Farmers who are not eligible for crop insurance can apply for Non-Insured Disaster Assistance Program (NAP). This program is for any farmer who loses more than 50 percent of yields. The NAP program is included in both versions of the proposed farm bill.

"A fruit and vegetable farmer may not be eligible for a direct payment at this time, but he certainly is eligible for USDA assistance and that can come in the form of some conservation programs, in the form of NAP coverage for his crops and certainly some assistance with credit and capital needs, if needed," Cadle said.

Reuter said he looked in to applying for insurance programs but he had to provide information on each of his 150 crops and the yields over several years.

"For people like me it's just not worth it to sit down and do the paperwork," Reuter said.

The proposed House and Senate versions of the farm bill gets rid of direct payment subsidies to farmers. It creates a new program known as shallow loss. Shallow loss guarantees a farmer up to 90% of the revenue they made in the previous year.

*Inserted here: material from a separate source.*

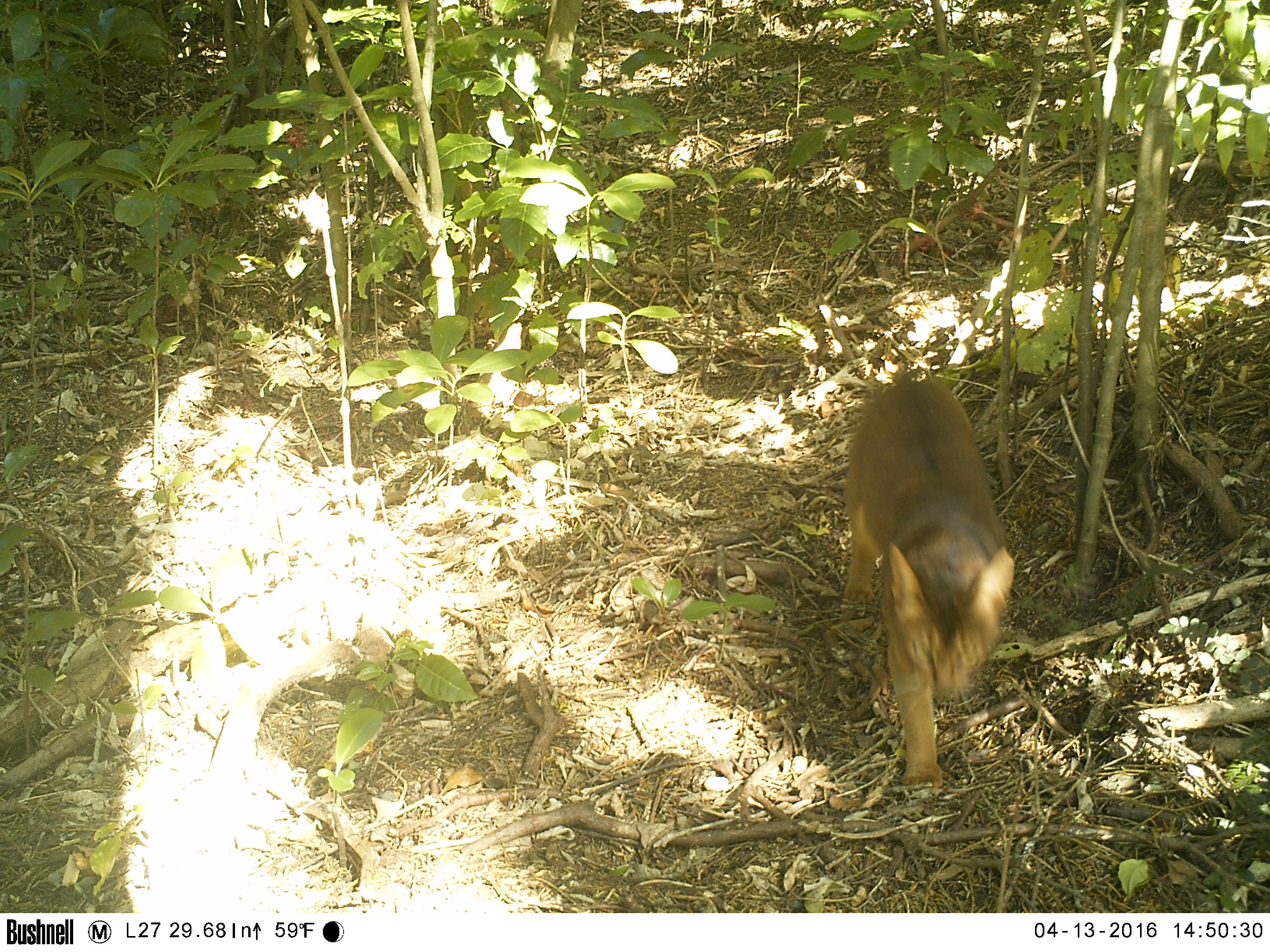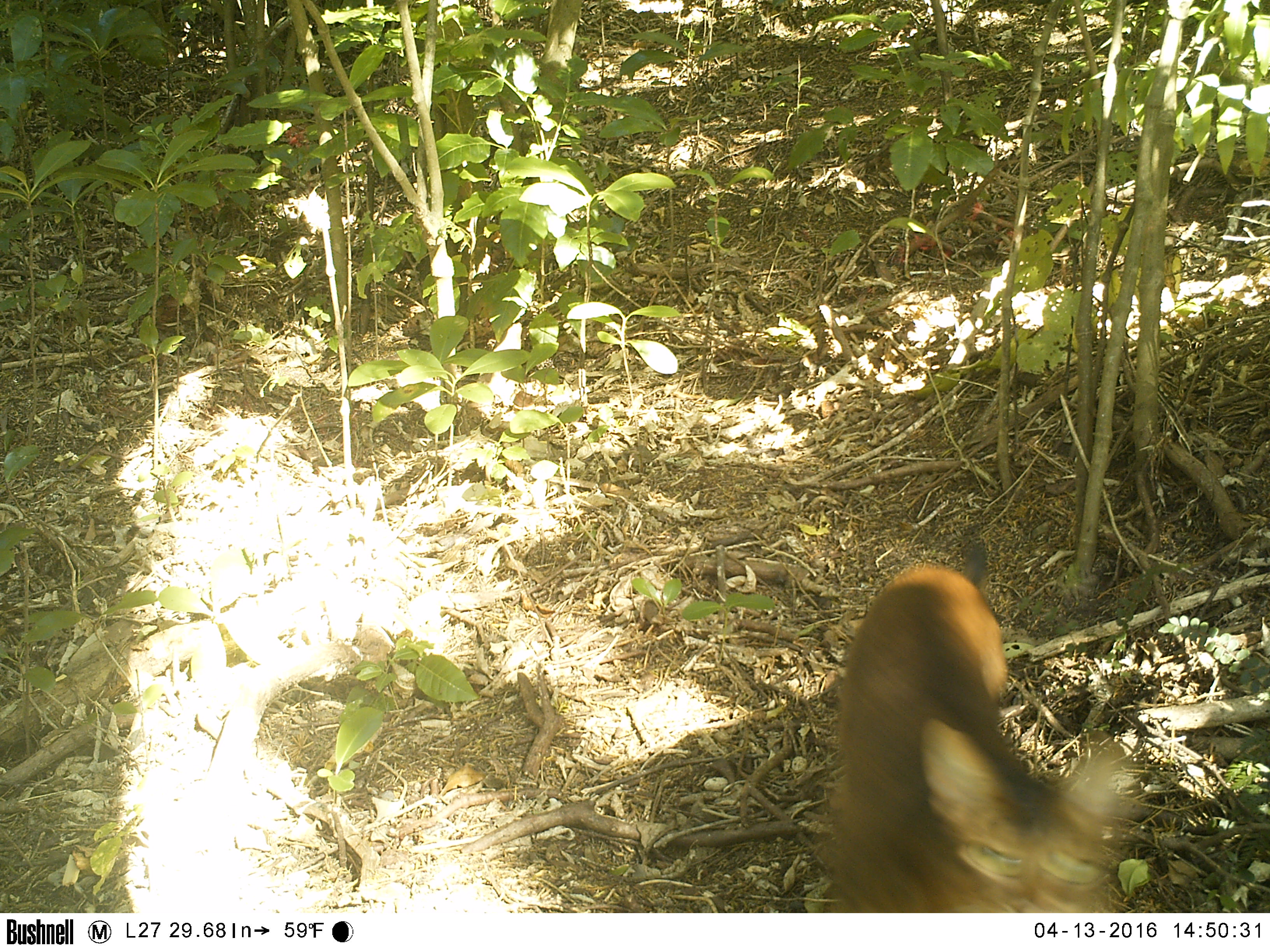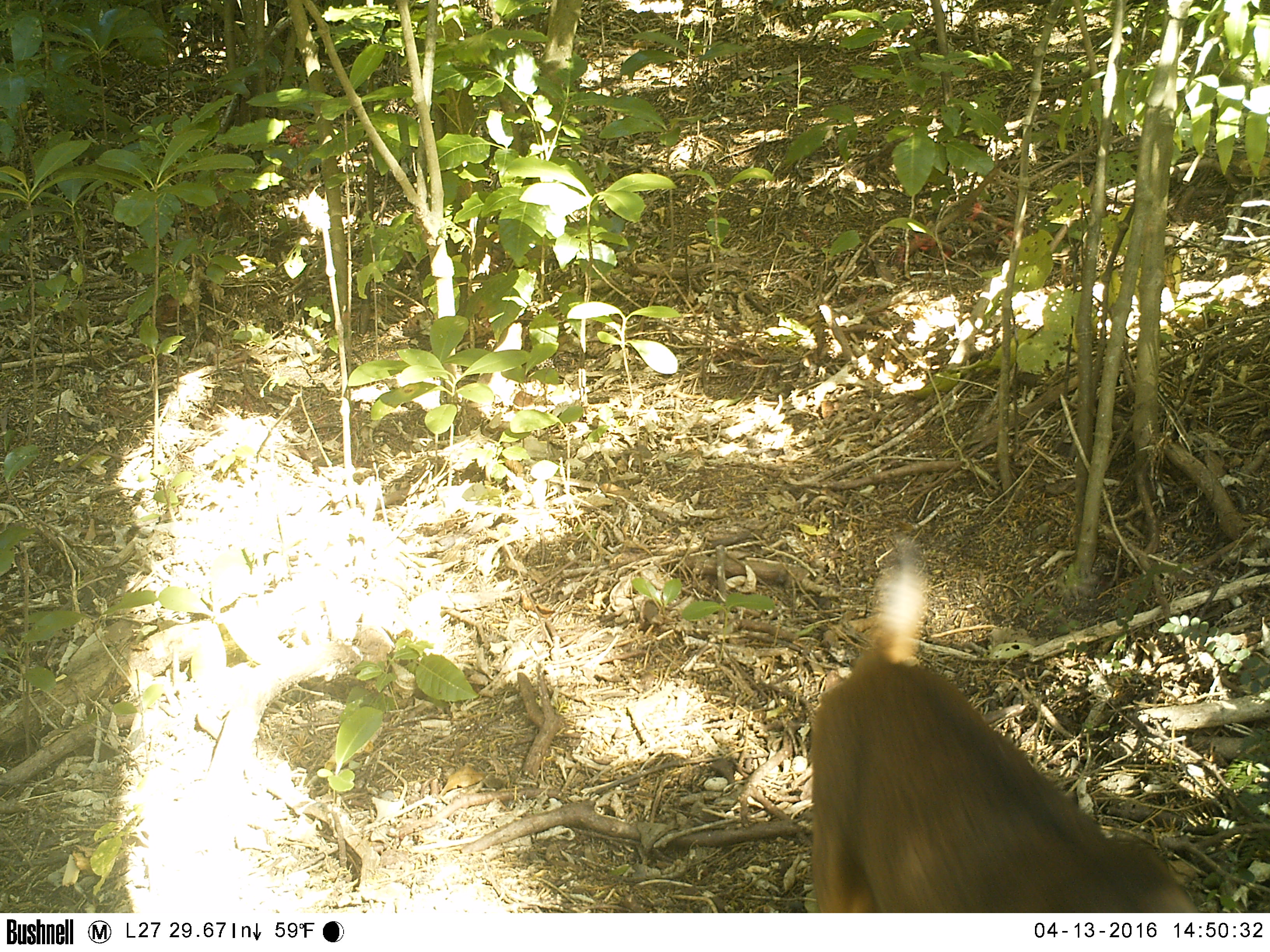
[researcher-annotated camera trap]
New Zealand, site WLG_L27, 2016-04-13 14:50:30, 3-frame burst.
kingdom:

"If you can grow your crop and know no matter what the feds will bail you out, you can keep your prices a lot lower," said Reuter.

Dan Smith, tax and budget advocate for PIRG, said even without direct payments, the new bill does not solve the problem of subsidizing junk food.

"This bill could, if prices fall, put taxpayers on the hook for more than the past, up to billions more," said Smith.
"Subsidies intended to help small family farms lost their way. 64 percent of subsidies go to the biggest 4 percent and most profitable farms," Alex Sprague, Midwest Field Organizer for PIRG, said.

PIRG delivered petitions from 278,000 citizens to Congress asking them to cut agricultural subsidies and "stop subsidizing obesity" on September 12th.

The House version of the bill has no limit on crop insurance subsidies. The bill cuts spending from the federal budget by reducing other programs.

If Congress did get rid of all subsidies, Hawkins says consumers would see higher food prices.